The design of the classes related to the new persistence delegation
seems counterproductive and does not match specification at
some points. Some methods have undocumented side effects.

The Encoder class is intended to be a base class for different
Encoder implementations but is mostly designed as if it should never
be subclassed and implemented as if XMLEncoder was the only possible
subclass and if it were a singleton design.

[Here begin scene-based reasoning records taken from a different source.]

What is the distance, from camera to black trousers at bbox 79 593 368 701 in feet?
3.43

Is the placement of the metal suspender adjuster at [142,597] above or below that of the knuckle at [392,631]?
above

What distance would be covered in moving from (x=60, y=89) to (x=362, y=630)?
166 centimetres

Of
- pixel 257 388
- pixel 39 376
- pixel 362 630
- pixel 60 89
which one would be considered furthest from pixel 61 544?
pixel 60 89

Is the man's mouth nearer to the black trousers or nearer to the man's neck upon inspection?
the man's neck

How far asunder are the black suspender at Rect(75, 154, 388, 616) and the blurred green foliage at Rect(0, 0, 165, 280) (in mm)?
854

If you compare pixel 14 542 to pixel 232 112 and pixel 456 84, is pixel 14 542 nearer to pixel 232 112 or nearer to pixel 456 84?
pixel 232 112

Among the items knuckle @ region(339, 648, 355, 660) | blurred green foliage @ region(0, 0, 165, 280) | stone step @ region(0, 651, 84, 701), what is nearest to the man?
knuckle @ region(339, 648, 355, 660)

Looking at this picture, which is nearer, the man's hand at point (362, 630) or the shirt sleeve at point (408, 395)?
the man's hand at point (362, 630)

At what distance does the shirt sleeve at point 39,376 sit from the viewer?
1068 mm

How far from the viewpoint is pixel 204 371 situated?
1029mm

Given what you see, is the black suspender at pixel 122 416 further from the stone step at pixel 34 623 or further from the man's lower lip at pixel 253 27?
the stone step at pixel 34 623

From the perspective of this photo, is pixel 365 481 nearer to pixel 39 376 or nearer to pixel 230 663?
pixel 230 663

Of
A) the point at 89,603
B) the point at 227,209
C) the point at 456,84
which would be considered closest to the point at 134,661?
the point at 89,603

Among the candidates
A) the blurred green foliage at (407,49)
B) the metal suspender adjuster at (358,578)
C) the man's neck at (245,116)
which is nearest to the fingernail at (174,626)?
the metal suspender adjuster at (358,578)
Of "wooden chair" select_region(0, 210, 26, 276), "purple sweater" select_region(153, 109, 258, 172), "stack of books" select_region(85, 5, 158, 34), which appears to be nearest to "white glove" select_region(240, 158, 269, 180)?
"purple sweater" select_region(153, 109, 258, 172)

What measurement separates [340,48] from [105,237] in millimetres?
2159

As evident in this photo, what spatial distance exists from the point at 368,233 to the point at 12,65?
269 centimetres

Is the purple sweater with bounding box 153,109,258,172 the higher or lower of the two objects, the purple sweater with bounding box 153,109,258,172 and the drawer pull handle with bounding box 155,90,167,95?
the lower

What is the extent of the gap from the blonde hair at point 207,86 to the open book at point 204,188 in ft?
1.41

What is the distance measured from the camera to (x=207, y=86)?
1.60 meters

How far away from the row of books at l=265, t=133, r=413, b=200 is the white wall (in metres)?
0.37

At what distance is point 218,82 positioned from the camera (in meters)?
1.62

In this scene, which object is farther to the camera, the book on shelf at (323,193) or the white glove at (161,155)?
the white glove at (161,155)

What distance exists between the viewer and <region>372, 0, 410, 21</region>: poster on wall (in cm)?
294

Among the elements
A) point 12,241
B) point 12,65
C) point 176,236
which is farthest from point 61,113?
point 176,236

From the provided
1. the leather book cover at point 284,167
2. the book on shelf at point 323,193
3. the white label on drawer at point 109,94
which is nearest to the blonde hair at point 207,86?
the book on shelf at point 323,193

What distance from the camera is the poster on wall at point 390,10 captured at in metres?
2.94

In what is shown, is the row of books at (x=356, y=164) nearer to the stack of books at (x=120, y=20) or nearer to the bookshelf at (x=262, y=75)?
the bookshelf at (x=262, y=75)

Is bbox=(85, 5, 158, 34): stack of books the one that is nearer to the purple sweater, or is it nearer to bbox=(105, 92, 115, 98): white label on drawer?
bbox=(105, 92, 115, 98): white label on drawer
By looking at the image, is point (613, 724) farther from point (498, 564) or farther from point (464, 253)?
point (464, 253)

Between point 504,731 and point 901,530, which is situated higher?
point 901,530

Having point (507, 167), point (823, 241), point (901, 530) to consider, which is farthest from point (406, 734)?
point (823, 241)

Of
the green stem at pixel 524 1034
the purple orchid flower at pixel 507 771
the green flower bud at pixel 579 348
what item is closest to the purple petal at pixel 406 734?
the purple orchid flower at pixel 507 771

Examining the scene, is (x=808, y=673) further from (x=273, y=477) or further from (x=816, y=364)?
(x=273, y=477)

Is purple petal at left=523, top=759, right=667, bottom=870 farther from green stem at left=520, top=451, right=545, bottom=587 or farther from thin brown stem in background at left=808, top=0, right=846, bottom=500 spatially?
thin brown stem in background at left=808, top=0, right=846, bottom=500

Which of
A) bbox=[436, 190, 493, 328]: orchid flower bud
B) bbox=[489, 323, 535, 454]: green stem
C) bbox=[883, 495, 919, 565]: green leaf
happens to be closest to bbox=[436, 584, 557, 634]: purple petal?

Most important points are:

- Encoder should be abstract
- Encoder should provide abstract methods for the implementors
  e.g., a method which is called after writeStatement has
  processed it and has created the nessessary expressions
- The logic of maintaining a statement list and value to expression
  mapping as well as looking up which expressions are really needed
  by the written statements should be provided by the Encoder not
  implemented in XMLEncoder and re-implemented by all other Encoder
  implementations
  90% of the XMLEncoder code is maintaining these informations instead
  of dealing with XML encoding what the class actually is for
- getPersistenceDelegate and setPersistenceDelegate are instance
  methods but have static effect. These should be either static methods
  or have an effect per instance
- getValue(Expression) should be protected not package-private
- clear() should be protected not package-private
- XMLEncoder should not call any package-private methods.
  Then it would better match it's role of a reference
  implementation of an Encoder and the design flaws would
  be detected earlier
- The constructor of XMLEncoder has global side-effects.
  BTW the called static method setCaching(boolean) is replacing the cache
  by a new HashMap every time it is set to true, even if it was true before
- The flush() method of XMLEncoder has global side-effects
- The toString() method of Statement has global side-effects
  The name assigned to the target of the statement is stored in a global
  map. This map is cleared in the flush() method of XMLEncoder. This means:
  - calling flush() on a XMLEncoder causes other Encoders to output
    inconsistent names if Statement.toString() is used.
  - if other Encoder implementations are using the toString() method of
    Statement the target objects are never garbage-collected
- There might be more side-effects

It seems as if the whole code should be better completly rewritten.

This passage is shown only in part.